No regresso à Pocariça

João-Afonso Machado, 28.12.23

CASA PESSOA JORGE.jpg

Há mudanças fulcrais naquele estar sempre igual e bem alimentado. Visitar a Pocariça é mergulhar no coração da Bairrada, em Cantanhede, depois dos vinhedos e dos olivais (a primeira novidade é o cor-de-rosa destinado aos ciclistas na estrada), o largo principal, de onde partiam as antigas batidas às raposas, a casa do compositor António Fragoso, adiante a capela de S. Tomé, cuja frontaria em granito veio inteirinha do Porto, restos de uma outra demolida para alargar a Avenida dos Aliados.

Mas a Pocariça não se resume a um passeio guiado apontando tantas e tão diferentes construções. Fique a nota de que o equilíbrio arquitectónico predomina. A sua beleza, porém, reside mais no para lá das paredes, nos anfitreões, nos dias inteiros de conversata à mesa e... nos mistérios que na Pocariça vão sucedendo.

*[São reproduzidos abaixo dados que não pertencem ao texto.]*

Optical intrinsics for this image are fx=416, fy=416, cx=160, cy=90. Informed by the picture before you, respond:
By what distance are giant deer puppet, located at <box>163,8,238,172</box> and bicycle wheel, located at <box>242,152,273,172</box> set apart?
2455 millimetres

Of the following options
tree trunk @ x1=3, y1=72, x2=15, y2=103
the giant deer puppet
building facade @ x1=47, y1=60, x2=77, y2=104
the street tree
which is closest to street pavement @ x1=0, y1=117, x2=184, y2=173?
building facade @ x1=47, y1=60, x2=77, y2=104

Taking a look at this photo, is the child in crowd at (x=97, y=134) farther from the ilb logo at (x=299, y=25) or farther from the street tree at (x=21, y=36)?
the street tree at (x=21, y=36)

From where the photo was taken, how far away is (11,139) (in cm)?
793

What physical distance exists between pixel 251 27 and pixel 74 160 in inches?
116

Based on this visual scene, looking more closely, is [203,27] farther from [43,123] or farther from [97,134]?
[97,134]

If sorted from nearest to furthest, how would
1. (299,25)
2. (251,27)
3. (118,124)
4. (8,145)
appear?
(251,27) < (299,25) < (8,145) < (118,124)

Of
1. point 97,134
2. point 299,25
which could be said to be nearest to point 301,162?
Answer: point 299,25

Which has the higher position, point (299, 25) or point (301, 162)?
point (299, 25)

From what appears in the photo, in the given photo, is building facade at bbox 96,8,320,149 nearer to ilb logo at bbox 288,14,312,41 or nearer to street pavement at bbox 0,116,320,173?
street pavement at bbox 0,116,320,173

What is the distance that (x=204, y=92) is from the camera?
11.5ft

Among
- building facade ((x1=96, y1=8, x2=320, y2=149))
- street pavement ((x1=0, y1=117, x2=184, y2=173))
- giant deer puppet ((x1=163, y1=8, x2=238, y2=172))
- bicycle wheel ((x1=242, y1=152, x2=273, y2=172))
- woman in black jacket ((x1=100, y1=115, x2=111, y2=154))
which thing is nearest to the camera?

Tais como leitões voadores que a gente abate com dardos e facas, ou caracois, o célebre «caracol da Pocariça»

CARACOL DA POCARIÇA.jpg

Requintadamente autotransportados. Ainda assim atrevidos. Nesse dia de casamento chuvoso soou o alarme: os caracois tinham fugido! E os pocaricenses, envergando oleados e de lanterna na mão, debandaram em sua busca, fulgurantes, velozes, mesmo capazes de competirem com a correria dos caracois. Era já de madrugada. Levantei as abas do fraque e fui saltitando, evitando enfiar os sapatos nas poças de água. Escondi-me sob uma árvore frondosa, junto a um carreiro, alguns dos cativos em fuga não deixariam de passar nele.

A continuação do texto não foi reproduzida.